• PROBLEM STATEMENT
Wherever a line in the material contains the word "before", copy that line.

• RECORDS SHOWN
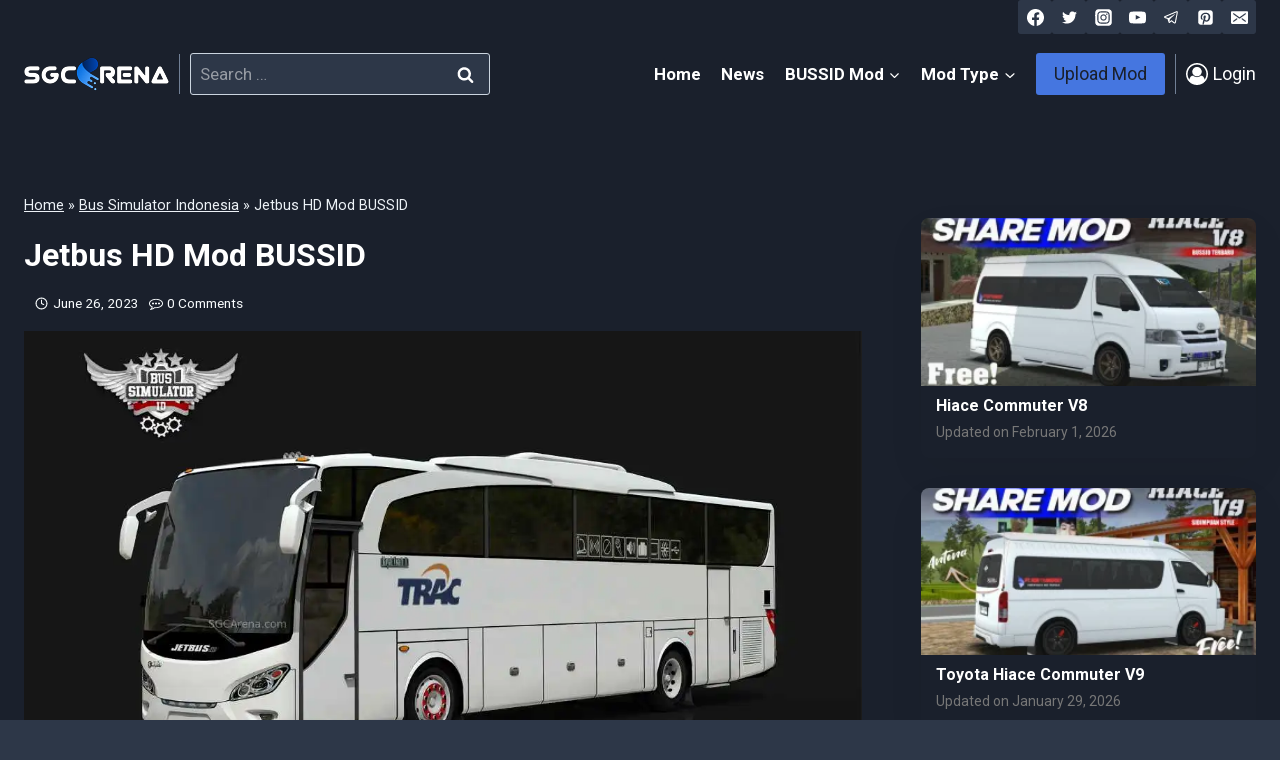

--- FILE ---
content_type: text/css
request_url: https://www.sgcarena.com/wp-content/plugins/SGCArena/font/flaticon.css
body_size: 17
content:
	/*
  	Flaticon icon font: Flaticon
  	Creation date: 15/08/2020 13:54
  	*/

@font-face {
  font-family: "Flaticon";
  src: url("./Flaticon.eot");
  src: url("./Flaticon.eot?#iefix") format("embedded-opentype"),
       url("./Flaticon.woff2") format("woff2"),
       url("./Flaticon.woff") format("woff"),
       url("./Flaticon.ttf") format("truetype"),
       url("./Flaticon.svg#Flaticon") format("svg");
  font-weight: normal;
  font-style: normal;
}

@media screen and (-webkit-min-device-pixel-ratio:0) {
  @font-face {
    font-family: "Flaticon";
    src: url("./Flaticon.svg#Flaticon") format("svg");
  }
}

[class^="flaticon-"]:before, [class*=" flaticon-"]:before,
[class^="flaticon-"]:after, [class*=" flaticon-"]:after {   
  font-family: Flaticon;
  font-size: 18px;
  font-style: normal;
  width: 30px;
  height: 30px;
  color: #fff;
  display: inline-block;
  text-align: center;
  border-radius: 4px;
  margin-right: 12px;
  background-image: linear-gradient(225deg,#04befd 15%,#4576e0 70%);
  box-shadow: 0 5px 10px 0 rgba(69,118,224,0.5);
}

.flaticon-copy:before { content: "\f100"; margin-right: 0; }
.flaticon-user:before { content: "\f101"; }
.flaticon-file:before { content: "\f102"; }
.flaticon-link:before { content: "\f103"; }
.flaticon-copywriting:before { content: "\f104"; }
.flaticon-checkmark:before { content: "\f105"; color:#18ce0f; background: none; box-shadow: none;}
.flaticon-speedometer:before { content: "\f106"; }
.flaticon-user-group:before { content: "\f107"; }
.flaticon-bus:before { content: "\f108"; }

• EXERCISE OUTPUT
[class^="flaticon-"]:before, [class*=" flaticon-"]:before,
.flaticon-copy:before { content: "\f100"; margin-right: 0; }
.flaticon-user:before { content: "\f101"; }
.flaticon-file:before { content: "\f102"; }
.flaticon-link:before { content: "\f103"; }
.flaticon-copywriting:before { content: "\f104"; }
.flaticon-checkmark:before { content: "\f105"; color:#18ce0f; background: none; box-shadow: none;}
.flaticon-speedometer:before { content: "\f106"; }
.flaticon-user-group:before { content: "\f107"; }
.flaticon-bus:before { content: "\f108"; }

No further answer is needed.